There's legalistic ass-covering denial, which, fortunately, my family has not been privy too.

There's intending-to-be-supportive denial, "your kid doesn't belong in the three-year old program, there's nothing wrong with him."*

And then there is the regular, old, not seeing what is in front of you denial.  We've been there.  Sometimes we are still there.

Knee-walking purple-haired rock star
on Halloween at 15 months.
When other CHASA parents learn that Aster did not start  SoonerStart (the Oklahoma early intervention program [more on that on another post]) until after he was two, they pity me, assuming that, as with so many other pediatric stroke survivors, we didn't know about Aster's stroke until his developmental delays were so pronounced that even his pediatrician couldn't deny it any longer.

Except that I knew about his stroke when he was twenty-some weeks along, and knew that the brain had re-organized following the bleed before thirty weeks.  His doctor (a family doctor, we don't have a pediatrician here) and my obstetrician both knew about it before he was born.   But he was born good-sized, wailing and peeing, and so we went back to worrying about if we would ever sleep again, as parents of a newborn and a two-year-old do.

When Aster was six months old, the nurse at the doctor's office asked about unclenching his fist, and it occurred to me that he didn't, but we didn't do anything other than note it.  At 9 months, he was army crawling all over, but not using one side, and we alerted the doctor that something was wrong.  He recommended we get physical therapy, but I understood him to suggest that it probably didn't have anything to do with the in utero fluid in his ventricles. Physical therapy was helpful in getting him to kneel and at physical therapy we realized that he didn't sit, use his right hand or crawl.  He graduated from physical therapy 6 weeks later, suddenly one of the best kneelers around.
At thirteen months he started knee walking.  He didn't walk on his feet until 18 months, in the midst of a second short round of physical therapy.
We decided to see the neurologist somewhere around 22 months, but because of doctor business protocols, had to wait to get an appointment to see the local family doctor before they would schedule an appointment with the pediatric neurologist, and it was right after his second birthday when we actually visited a pediatric neurologist.
Despite all the reading and preparation, her words still shocked us.  Since we described hemiplegic cerebral palsy to her exactly (and even suggested we knew when he had had a stroke), she thought we knew that term.  We didn't.  Nor did we know that cerebral palsy made Aster an automatic qualifier for SoonerStart, even though I had read the SoonerStart notices in the library every Saturday when we went to pick out books.
Early Intervention was for crack babies.  Cerebral Palsy was something entirely different.**  De Nile is de river in Egypt.

Once enrolled in the SoonerStart program, I still had to stumble across the CHASA webpage to find out much of anything, including that there were many parent-pediatrician combinations in the world just as clueless as we were.  I'll write some other time about fixing vs adapting, about a few of the types of associated guilt, and about how hard it is to "coordinate care" for a happy healthy child*** but the take home message for today is that support is available for parents of kids who have even mild hemiplegia and strokes.  If you are inclined, please wear purple sometime this month and let somebody know that kids have strokes and can have strokes and survive well.

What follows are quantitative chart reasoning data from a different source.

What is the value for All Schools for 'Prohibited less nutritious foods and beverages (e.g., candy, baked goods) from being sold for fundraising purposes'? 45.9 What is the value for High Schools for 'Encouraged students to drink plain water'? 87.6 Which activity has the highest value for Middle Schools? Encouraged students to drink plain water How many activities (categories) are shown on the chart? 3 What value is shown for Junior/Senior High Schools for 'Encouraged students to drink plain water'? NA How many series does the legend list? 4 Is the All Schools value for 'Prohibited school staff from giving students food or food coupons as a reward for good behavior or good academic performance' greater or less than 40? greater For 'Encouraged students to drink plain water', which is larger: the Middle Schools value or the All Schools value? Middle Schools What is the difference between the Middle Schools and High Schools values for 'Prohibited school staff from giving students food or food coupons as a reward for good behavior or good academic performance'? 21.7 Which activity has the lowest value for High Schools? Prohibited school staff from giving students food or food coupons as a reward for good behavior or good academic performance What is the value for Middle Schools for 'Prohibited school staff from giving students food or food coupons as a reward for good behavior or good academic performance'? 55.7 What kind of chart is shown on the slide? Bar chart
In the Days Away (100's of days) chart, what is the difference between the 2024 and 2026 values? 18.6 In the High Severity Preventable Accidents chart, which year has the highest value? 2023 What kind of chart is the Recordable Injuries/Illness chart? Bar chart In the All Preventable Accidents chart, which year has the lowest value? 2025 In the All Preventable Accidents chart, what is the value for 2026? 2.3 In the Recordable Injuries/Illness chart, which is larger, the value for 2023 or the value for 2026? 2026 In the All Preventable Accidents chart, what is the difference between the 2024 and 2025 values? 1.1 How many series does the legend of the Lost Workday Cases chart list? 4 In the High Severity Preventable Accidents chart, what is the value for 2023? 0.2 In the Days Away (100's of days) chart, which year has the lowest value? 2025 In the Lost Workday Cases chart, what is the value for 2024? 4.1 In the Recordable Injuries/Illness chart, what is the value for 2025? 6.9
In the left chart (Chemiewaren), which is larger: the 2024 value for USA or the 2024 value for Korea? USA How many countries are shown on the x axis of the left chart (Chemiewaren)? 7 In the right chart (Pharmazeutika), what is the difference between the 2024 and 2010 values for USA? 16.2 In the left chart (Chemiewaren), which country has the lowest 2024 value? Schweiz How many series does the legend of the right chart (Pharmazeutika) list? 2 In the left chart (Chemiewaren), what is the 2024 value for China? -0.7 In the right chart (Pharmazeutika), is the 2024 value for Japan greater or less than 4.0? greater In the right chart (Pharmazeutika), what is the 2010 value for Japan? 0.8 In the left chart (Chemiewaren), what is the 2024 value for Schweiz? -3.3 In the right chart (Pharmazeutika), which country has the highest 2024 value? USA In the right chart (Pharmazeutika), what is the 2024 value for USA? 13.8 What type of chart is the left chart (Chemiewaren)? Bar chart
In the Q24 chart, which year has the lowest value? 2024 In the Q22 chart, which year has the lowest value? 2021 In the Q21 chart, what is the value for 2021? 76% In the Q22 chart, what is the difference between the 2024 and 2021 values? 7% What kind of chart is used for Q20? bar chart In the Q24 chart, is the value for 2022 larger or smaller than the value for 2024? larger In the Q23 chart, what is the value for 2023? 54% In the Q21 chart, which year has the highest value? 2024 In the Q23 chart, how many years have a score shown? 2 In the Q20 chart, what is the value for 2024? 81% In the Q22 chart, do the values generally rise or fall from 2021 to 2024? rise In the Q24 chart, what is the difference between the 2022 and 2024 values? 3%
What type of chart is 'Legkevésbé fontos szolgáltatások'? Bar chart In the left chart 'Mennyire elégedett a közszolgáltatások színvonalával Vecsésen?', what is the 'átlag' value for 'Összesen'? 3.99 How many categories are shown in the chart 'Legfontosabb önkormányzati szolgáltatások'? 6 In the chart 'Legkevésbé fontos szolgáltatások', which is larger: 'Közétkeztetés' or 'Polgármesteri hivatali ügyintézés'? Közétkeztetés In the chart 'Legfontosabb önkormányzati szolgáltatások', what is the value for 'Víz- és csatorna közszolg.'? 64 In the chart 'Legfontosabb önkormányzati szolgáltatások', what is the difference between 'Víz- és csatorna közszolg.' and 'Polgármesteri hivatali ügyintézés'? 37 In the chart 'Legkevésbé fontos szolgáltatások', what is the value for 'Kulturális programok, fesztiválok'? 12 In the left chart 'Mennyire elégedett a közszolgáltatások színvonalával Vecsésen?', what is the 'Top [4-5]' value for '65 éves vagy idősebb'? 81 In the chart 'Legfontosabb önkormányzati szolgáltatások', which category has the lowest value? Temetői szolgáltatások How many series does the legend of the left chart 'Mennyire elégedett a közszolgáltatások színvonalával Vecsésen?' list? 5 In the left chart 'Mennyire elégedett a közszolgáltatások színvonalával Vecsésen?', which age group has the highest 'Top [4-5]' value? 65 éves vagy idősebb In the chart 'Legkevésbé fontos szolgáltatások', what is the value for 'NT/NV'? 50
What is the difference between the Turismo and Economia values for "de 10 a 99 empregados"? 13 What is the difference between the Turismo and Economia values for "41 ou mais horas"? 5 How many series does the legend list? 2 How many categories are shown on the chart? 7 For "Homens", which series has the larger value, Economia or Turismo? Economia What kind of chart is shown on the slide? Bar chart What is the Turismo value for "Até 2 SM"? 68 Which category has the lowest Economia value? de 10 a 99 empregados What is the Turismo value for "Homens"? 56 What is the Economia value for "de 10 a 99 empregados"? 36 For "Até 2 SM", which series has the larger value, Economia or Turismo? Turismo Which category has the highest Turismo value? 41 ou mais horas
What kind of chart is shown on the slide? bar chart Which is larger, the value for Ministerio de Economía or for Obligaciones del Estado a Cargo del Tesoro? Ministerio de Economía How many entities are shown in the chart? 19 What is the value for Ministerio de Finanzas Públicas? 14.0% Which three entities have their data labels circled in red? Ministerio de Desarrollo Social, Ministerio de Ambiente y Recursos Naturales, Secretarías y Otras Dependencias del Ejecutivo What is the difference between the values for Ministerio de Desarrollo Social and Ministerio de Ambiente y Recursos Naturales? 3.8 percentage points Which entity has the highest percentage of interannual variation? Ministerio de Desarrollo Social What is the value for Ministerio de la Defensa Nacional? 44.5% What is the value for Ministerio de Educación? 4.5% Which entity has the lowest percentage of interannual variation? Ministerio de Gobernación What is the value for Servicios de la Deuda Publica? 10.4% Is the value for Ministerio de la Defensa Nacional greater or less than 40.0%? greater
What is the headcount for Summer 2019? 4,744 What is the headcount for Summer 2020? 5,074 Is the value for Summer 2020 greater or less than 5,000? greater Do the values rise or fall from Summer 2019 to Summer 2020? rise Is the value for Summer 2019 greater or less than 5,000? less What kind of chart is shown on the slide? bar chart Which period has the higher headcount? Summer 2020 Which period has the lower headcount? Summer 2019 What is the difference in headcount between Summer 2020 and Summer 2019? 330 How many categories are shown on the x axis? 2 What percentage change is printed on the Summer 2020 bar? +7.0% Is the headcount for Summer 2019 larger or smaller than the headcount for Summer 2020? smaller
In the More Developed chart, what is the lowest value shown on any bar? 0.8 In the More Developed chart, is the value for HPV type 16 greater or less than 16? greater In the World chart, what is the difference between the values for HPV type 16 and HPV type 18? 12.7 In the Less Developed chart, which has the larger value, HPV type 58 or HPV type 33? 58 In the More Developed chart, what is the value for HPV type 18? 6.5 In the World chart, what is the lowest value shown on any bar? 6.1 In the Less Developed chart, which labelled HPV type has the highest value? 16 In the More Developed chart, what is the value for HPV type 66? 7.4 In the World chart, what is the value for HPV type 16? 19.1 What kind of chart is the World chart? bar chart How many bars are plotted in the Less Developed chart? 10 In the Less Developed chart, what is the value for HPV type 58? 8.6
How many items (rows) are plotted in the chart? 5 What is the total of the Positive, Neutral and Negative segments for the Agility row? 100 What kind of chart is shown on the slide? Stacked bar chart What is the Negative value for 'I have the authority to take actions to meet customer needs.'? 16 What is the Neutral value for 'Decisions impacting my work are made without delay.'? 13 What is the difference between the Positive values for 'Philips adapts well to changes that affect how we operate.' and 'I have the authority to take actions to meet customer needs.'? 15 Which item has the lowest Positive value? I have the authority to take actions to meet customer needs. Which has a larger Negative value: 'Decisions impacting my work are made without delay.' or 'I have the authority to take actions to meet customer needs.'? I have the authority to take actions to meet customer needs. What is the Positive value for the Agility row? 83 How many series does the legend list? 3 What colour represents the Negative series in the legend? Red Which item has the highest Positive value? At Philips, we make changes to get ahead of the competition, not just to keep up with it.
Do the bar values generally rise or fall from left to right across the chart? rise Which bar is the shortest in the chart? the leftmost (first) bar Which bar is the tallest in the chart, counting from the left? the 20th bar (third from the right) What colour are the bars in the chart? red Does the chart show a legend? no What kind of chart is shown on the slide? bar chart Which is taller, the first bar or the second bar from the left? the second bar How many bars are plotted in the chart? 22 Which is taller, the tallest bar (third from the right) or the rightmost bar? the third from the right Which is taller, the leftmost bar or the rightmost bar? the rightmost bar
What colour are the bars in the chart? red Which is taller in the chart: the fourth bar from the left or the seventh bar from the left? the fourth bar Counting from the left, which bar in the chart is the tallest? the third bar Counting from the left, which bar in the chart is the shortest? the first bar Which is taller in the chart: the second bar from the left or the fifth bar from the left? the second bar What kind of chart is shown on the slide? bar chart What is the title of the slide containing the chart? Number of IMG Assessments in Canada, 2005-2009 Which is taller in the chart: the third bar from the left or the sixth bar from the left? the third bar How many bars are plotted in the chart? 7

*A lot of the CHASA moms find this one of the toughest forms of denial to deal with.  When it comes from insurance or the bureaucracy, one can fight it, but when it comes from family and friends who genuinely mean to be reassuring that your child will be "okay" it can feel demoralizing, as if you must be a hypochondriac or helicopter parent for seeking therapy and specialists for something as minor as the ability to unbutton one's pants.

**And, in my case, I already had a close adult friend with c.p. who certainly didn't fit any wheel-chair bound lower IQ stereotypes, so I should have had no excuse for having them.

***Yes, I am aware that it is much more extreme for parents of children who are also unwell and that many of these issues come up when caring for aging parents, kids of all sorts of needs, and sometimes even self.

3 comments:

Chateau said...

Thank you for sharing.

Love,

Mom

Anonymous said...

The "even the pediatrician couldn't deny it any longer" phrase really gets me... This triggers quite a lot of thoughts that I'd rather share privately, but I do want to say that you certainly aren't alone in having guilt play a role (fairly or unfairly) in a medical diagnosis process. Can't imagine that's any kind of news flash. But perhaps it helps in some small way anyway, to have it stated openly from another person.
Molly

Sparkling Squirrel said...

Thanks Molly. We clearly need to talk.